Purpose of the Study:

  • To develop a novel phase imaging technique overcoming the sensitivity-resolution tradeoff.
  • To enable high-sensitivity, high-resolution, label-free imaging of cell-nanoparticle interactions.
  • To assess the feasibility of the new technique for studying nanoparticle dynamics in biological systems.

Main Methods:

  • Developed modulated optically computed phase microscopy (M-OCPM) using low coherence interferometry and optical computation.
  • M-OCPM utilizes optical computation for Fourier transforms and temporal modulation to circumvent the sensitivity-resolution tradeoff.
  • Evaluated M-OCPM performance with various samples, including cultured cells and nanoparticles.

Main Results:

  • M-OCPM demonstrated label-free imaging with nanometer-scale displacement sensitivity and ~250 nm resolution.
  • Successfully imaged nanoparticles interacting with cultured cells.

Task instructions —
#1 Translate this sentence from the phase microscopy summary into Spanish: "M-OCPM demonstrated label-free imaging with nanometer-scale displacement sensitivity and ~250 nm resolution."
#2 Write out the stretch of the phase microscopy summary from "Purpose of the" through "circumvent the sensitivity-resolution tradeoff.".
These data entries are not needed for this work.

Data entries —
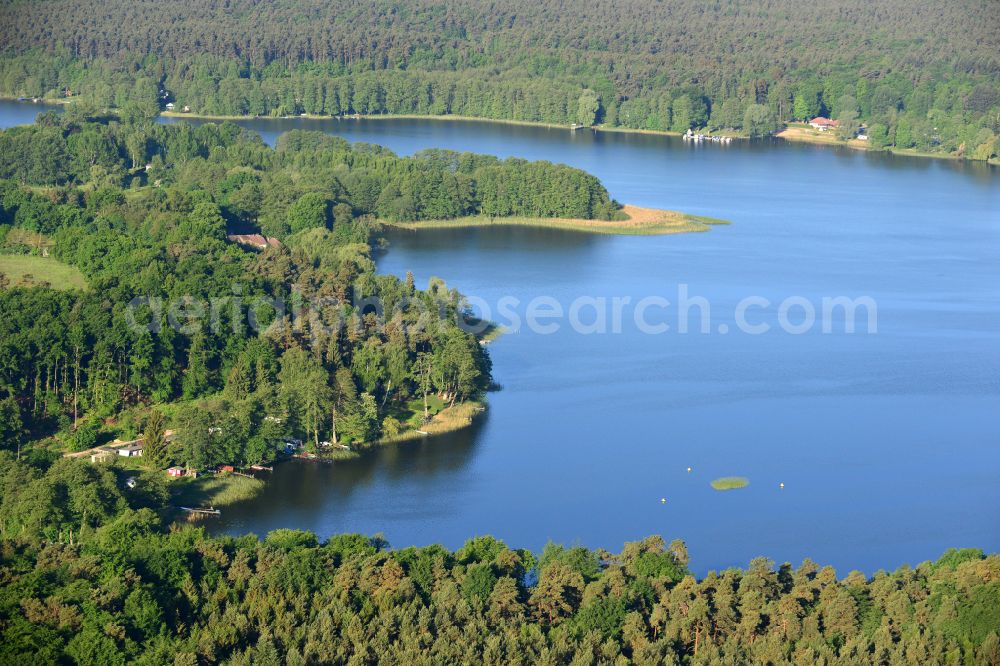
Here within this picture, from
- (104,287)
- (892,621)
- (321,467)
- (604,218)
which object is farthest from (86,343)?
(604,218)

Numbered answers —
#1 La M-OCPM demostró la obtención de imágenes sin marcaje con una sensibilidad al desplazamiento a escala nanométrica y una resolución de ~250 nm.

#2
Purpose of the Study:

  • To develop a novel phase imaging technique overcoming the sensitivity-resolution tradeoff.
  • To enable high-sensitivity, high-resolution, label-free imaging of cell-nanoparticle interactions.
  • To assess the feasibility of the new technique for studying nanoparticle dynamics in biological systems.

Main Methods:

  • Developed modulated optically computed phase microscopy (M-OCPM) using low coherence interferometry and optical computation.
  • M-OCPM utilizes optical computation for Fourier transforms and temporal modulation to circumvent the sensitivity-resolution tradeoff.